In questo articolo approfondiremo il tema della sospensione affitti coronavirus. La crisi economica generata dalla pandemia Covid-19 e la proroga stato di emergenza al 30 aprile 2021 (L. 12-3-2021, n. 29, di conv. D.L. 2/2021), con le restrizioni ancora in atto, continuano ad avere conseguenze rilevanti sui contratti a lungo termine, come la locazione, con richieste di riduzione del canone o tardivo pagamento da parte del conduttore. Gli effetti riguardano sia le locazioni commerciali sia le locazioni abitative. Ci sono delle ipotesi di sospensione affitti Covid? Se sì, in quali casi è possibile? Cos’è il Fondo inquilini morosi incolpevoli 2021?
Vediamo quali sono i casi più importanti per gli affitti Covid:
- la pandemia come fatto sopravvenuto che altera l’equilibrio contrattuale;
- la pandemia come causa di impotenza finanziaria del debitore.

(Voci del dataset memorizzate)
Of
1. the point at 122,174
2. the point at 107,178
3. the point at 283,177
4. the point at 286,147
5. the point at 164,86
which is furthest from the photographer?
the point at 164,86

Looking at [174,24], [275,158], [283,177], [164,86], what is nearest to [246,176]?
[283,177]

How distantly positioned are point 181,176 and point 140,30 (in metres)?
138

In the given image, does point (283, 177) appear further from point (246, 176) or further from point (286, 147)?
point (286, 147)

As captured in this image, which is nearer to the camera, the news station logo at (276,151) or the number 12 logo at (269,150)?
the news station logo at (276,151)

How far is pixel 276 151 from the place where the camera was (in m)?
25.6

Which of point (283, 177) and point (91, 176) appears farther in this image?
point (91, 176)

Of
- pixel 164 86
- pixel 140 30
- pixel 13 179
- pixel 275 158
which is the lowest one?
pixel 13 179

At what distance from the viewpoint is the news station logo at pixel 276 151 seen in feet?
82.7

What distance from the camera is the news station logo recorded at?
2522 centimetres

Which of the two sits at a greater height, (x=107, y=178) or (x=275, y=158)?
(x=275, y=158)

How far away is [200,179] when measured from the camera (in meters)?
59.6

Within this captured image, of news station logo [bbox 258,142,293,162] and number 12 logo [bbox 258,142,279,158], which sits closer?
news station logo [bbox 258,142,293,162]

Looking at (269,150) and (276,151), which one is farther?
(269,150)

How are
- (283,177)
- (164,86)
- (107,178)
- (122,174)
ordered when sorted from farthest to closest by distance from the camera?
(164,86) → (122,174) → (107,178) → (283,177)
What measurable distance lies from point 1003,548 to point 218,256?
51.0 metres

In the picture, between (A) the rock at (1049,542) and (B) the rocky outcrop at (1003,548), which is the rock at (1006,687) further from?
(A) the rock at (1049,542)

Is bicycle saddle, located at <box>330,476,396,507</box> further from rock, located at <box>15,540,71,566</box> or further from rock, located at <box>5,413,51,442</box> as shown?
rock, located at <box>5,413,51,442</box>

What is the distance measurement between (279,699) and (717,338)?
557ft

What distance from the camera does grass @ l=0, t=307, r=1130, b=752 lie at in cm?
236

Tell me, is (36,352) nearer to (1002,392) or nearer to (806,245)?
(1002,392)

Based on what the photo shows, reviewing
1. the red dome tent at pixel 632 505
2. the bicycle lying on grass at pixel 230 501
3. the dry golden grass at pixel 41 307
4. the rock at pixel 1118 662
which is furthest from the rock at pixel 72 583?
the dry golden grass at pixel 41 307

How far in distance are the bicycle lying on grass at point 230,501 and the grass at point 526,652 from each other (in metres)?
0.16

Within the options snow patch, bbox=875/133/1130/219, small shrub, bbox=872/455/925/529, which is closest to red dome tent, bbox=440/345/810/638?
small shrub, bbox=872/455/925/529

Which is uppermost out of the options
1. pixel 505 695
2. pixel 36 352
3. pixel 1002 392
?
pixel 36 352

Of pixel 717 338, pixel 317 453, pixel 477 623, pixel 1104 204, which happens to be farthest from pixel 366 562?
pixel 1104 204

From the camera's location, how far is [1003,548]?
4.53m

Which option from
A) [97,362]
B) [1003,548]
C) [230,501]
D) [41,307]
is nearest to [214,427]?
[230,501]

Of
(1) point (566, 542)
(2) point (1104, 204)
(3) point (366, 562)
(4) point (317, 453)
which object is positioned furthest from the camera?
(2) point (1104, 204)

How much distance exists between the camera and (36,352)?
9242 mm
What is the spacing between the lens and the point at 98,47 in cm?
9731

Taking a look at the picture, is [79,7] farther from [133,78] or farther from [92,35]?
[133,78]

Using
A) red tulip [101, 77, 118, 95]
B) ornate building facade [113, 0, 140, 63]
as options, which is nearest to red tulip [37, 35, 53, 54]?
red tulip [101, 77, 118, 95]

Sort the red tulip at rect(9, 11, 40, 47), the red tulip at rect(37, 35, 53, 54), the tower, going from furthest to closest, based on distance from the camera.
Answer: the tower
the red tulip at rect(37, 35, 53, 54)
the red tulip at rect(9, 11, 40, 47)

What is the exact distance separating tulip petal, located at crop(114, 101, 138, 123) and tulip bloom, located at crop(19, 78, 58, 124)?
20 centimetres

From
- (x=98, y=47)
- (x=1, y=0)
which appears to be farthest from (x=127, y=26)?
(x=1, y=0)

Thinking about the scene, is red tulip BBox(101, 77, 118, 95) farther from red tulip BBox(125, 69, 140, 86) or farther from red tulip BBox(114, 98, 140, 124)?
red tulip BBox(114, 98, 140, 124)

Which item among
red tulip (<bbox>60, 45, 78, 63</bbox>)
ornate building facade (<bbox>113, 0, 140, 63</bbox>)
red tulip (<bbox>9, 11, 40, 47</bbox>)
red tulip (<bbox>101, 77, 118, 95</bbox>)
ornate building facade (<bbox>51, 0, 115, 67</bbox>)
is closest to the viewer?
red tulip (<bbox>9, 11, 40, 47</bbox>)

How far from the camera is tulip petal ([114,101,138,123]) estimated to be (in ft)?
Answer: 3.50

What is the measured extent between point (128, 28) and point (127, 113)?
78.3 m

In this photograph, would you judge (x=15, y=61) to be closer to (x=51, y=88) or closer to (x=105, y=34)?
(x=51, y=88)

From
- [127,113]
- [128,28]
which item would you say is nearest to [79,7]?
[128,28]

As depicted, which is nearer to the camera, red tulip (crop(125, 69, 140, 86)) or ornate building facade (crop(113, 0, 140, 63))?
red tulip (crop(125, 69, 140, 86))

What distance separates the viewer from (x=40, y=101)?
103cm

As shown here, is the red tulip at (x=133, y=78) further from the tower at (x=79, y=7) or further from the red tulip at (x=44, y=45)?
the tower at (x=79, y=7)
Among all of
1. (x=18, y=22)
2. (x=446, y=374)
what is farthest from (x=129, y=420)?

ELENCO DEI COMPITI:
1. Ripeti dal testo sugli affitti Covid tutto ciò che va da "In questo articolo" fino a "morosi incolpevoli 2021?".
2. Secondo il testo sugli affitti Covid, fino a quale data è stato prorogato lo stato di emergenza?
3. Prosegui il testo sugli affitti Covid dal punto in cui si interrompe.

RISPOSTE AI COMPITI:
1.
In questo articolo approfondiremo il tema della sospensione affitti coronavirus. La crisi economica generata dalla pandemia Covid-19 e la proroga stato di emergenza al 30 aprile 2021 (L. 12-3-2021, n. 29, di conv. D.L. 2/2021), con le restrizioni ancora in atto, continuano ad avere conseguenze rilevanti sui contratti a lungo termine, come la locazione, con richieste di riduzione del canone o tardivo pagamento da parte del conduttore. Gli effetti riguardano sia le locazioni commerciali sia le locazioni abitative. Ci sono delle ipotesi di sospensione affitti Covid? Se sì, in quali casi è possibile? Cos’è il Fondo inquilini morosi incolpevoli 2021?

2. Fino al 30 aprile 2021.

3.
Analizziamoli di seguito.
Primo caso: la pandemia come fatto sopravvenuto che altera l’equilibrio contrattuale
I contratti a lungo termine per continuare ad essere rispettati ed applicati dai contraenti, alle condizioni convenute, presuppongono che resti intatto lo scenario di cui le parti hanno tenuto conto al momento della stipula del negozio.
La pandemia può considerarsi come il fatto sopravvenuto, che viene ad alterare l’equilibrio contrattuale a favore di una parte rispetto all’altra, la quale riceve uno svantaggio dal protrarsi della esecuzione del contratto alle stesse condizioni pattuite inizialmente.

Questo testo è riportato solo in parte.